Печальная судьба ассоль
Поэт-песенник Севастьян Жуев, после сытного ужина: вяленой рыбой фугу под соусом рюпотэ де ля рю, с жульеном из лангуст, и красным вином Chateau Peruse, неспешной походкой счастливого, вольного человека вышел на берег морской. Его слегка, с непривычки, пучило после фугу. Блудливые ветры сирокко творческого живота творца, суетливо и шумно искал выхода на волю из зловонной плоти, а влажный морской пассат шевелил редкие волосы на голове опьяненного вином и ядом славы поэта-песенника. Шалое море, лукаво сверкая отблесками оранжевого закатного солнца в зеленых волнах, о чем-то тихо перешептывалось с прибрежными скалами. Сладко отрыгнув тетродотоксином, Севастьян Жуев, словно певец, перед исполнением арии, произнес нараспев, с юношеским озорством: «Остановись мгновенье! Ты, прекрасно! Ык!»

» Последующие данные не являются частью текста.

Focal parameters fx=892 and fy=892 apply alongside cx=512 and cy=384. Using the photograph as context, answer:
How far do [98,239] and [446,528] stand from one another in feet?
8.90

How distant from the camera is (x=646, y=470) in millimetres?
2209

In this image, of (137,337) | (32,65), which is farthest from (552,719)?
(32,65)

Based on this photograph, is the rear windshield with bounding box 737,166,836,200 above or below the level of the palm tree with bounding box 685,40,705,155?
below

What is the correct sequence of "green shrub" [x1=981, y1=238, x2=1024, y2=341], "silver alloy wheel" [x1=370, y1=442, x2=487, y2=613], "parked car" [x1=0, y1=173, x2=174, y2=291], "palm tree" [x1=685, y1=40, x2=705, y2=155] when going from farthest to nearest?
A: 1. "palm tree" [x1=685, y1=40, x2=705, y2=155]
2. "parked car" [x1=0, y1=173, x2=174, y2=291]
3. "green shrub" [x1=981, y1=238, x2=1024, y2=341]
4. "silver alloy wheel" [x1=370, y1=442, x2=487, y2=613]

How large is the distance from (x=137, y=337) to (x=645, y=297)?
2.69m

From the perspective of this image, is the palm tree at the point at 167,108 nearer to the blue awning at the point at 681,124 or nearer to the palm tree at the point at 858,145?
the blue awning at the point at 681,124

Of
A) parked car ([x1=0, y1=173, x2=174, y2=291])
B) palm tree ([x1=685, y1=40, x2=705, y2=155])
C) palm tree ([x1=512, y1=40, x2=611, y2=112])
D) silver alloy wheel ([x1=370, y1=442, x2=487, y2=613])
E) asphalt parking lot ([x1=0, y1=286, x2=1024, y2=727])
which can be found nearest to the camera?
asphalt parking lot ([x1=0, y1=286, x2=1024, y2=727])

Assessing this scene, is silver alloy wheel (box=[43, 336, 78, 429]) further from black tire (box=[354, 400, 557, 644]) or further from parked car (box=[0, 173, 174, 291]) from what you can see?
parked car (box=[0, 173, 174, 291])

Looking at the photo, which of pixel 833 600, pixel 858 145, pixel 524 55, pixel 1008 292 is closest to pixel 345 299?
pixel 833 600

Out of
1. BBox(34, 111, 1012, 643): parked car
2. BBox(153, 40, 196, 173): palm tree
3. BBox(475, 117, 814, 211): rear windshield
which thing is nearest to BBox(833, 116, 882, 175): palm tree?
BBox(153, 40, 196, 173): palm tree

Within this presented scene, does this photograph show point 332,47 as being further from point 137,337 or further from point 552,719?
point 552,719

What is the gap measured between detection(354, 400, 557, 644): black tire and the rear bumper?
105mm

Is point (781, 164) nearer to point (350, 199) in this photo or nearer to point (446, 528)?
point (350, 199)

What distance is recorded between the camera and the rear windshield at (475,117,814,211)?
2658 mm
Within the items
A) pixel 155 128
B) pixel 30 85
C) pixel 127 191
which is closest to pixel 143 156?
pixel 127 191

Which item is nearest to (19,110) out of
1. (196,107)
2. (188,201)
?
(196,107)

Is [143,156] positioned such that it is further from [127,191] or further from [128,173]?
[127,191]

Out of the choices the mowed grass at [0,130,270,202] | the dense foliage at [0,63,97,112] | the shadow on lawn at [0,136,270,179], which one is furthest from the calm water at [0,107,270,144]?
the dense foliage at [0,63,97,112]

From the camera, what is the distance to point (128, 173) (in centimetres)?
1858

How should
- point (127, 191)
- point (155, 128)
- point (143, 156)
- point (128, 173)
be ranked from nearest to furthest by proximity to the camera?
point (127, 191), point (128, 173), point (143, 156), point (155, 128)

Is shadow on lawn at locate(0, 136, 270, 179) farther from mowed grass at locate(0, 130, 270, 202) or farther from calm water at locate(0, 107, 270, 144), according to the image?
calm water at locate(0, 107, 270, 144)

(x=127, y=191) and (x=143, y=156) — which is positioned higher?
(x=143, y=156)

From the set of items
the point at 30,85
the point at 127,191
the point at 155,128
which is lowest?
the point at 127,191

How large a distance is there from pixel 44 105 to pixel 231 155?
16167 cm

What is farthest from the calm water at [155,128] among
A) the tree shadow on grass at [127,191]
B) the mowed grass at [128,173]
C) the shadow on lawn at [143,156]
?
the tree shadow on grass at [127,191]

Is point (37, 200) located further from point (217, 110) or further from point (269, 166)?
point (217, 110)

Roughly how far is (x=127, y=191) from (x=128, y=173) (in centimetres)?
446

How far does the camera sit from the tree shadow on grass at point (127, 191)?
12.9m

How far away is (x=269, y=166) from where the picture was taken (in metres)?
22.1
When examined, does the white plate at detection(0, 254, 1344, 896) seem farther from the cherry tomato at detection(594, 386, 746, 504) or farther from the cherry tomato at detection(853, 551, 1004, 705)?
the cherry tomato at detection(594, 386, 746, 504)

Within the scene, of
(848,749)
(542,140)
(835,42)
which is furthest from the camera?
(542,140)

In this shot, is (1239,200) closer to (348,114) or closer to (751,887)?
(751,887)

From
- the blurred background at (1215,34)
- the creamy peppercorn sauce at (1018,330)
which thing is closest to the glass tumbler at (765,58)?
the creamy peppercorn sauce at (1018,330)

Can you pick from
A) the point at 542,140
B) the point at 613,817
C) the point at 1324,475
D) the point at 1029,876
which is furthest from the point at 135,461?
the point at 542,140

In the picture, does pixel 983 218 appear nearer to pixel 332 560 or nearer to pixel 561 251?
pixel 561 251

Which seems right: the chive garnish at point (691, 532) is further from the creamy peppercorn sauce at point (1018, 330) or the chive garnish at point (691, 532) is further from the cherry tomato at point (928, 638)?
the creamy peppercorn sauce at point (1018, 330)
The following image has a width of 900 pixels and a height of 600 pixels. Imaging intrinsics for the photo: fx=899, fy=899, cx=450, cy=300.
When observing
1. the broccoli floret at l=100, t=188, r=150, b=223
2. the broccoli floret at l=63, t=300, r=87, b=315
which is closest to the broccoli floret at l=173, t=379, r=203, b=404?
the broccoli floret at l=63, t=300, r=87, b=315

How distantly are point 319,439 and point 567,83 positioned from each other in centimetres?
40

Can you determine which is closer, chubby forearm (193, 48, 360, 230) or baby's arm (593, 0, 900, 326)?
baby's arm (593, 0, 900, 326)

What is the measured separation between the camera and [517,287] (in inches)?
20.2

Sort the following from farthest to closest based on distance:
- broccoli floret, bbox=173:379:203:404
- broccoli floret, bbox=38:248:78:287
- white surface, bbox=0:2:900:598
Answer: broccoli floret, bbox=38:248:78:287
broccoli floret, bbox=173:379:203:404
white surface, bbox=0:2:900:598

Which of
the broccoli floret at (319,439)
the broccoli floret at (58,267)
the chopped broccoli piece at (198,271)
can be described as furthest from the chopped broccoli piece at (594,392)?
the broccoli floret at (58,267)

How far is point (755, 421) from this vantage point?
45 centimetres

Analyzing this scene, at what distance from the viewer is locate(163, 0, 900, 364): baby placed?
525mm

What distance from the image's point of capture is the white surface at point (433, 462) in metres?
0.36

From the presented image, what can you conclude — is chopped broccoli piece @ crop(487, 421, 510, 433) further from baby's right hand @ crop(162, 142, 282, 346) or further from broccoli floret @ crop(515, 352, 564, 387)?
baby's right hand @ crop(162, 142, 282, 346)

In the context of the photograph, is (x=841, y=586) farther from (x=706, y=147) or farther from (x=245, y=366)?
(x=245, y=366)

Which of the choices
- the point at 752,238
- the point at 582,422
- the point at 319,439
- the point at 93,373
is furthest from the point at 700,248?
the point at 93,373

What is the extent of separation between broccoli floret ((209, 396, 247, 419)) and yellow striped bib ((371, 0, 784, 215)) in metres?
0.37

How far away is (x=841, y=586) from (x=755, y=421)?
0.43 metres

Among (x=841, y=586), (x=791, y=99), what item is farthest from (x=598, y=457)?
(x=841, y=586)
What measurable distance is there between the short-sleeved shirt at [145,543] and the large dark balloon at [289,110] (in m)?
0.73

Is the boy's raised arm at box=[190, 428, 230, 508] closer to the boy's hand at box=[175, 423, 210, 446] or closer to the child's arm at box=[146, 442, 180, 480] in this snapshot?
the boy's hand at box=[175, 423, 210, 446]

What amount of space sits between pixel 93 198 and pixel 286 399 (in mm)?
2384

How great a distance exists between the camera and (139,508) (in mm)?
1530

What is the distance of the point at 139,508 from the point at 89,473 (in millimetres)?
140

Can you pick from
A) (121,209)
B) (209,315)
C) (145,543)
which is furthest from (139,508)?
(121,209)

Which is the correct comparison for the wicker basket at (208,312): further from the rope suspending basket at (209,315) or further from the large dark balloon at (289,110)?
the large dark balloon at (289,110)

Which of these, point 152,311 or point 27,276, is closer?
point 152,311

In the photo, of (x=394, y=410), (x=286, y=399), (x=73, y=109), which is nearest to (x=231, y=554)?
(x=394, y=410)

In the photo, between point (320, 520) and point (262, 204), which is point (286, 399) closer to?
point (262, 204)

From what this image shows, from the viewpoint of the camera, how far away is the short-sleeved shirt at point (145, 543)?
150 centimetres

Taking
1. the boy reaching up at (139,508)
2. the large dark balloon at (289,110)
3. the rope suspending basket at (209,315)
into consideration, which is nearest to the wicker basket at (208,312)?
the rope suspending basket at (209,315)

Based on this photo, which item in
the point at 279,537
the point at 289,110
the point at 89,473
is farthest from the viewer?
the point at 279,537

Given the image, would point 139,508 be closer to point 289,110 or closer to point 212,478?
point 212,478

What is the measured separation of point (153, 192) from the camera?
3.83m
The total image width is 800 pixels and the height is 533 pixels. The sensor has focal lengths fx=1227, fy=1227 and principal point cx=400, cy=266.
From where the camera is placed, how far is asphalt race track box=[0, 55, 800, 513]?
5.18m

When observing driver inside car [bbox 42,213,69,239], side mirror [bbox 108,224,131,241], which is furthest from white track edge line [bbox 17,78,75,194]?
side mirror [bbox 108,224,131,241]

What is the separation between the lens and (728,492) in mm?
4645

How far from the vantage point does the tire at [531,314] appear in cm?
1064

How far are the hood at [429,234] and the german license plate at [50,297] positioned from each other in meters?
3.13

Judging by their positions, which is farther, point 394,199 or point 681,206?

Неподалеку, в ста футах от него, в плетеном кресле, опершись подбородком о кривую, сучковатую трость, сидела старушка в креативном парэо, сшитом вручную из старых капроновых колготок, в замысловатой габардиновой шляпке на седой головке, от фасона которой у Филиппа Трейси непременно случилась бы падучая, с огромной брошью из стекляруса на груди, и в стоптанных, парусиновых сандалиях, помнящих еще сталинские репрессии. Старушка пристально вглядывалась маленькими, слезящимися глазками, в пылающий закат морского горизонта.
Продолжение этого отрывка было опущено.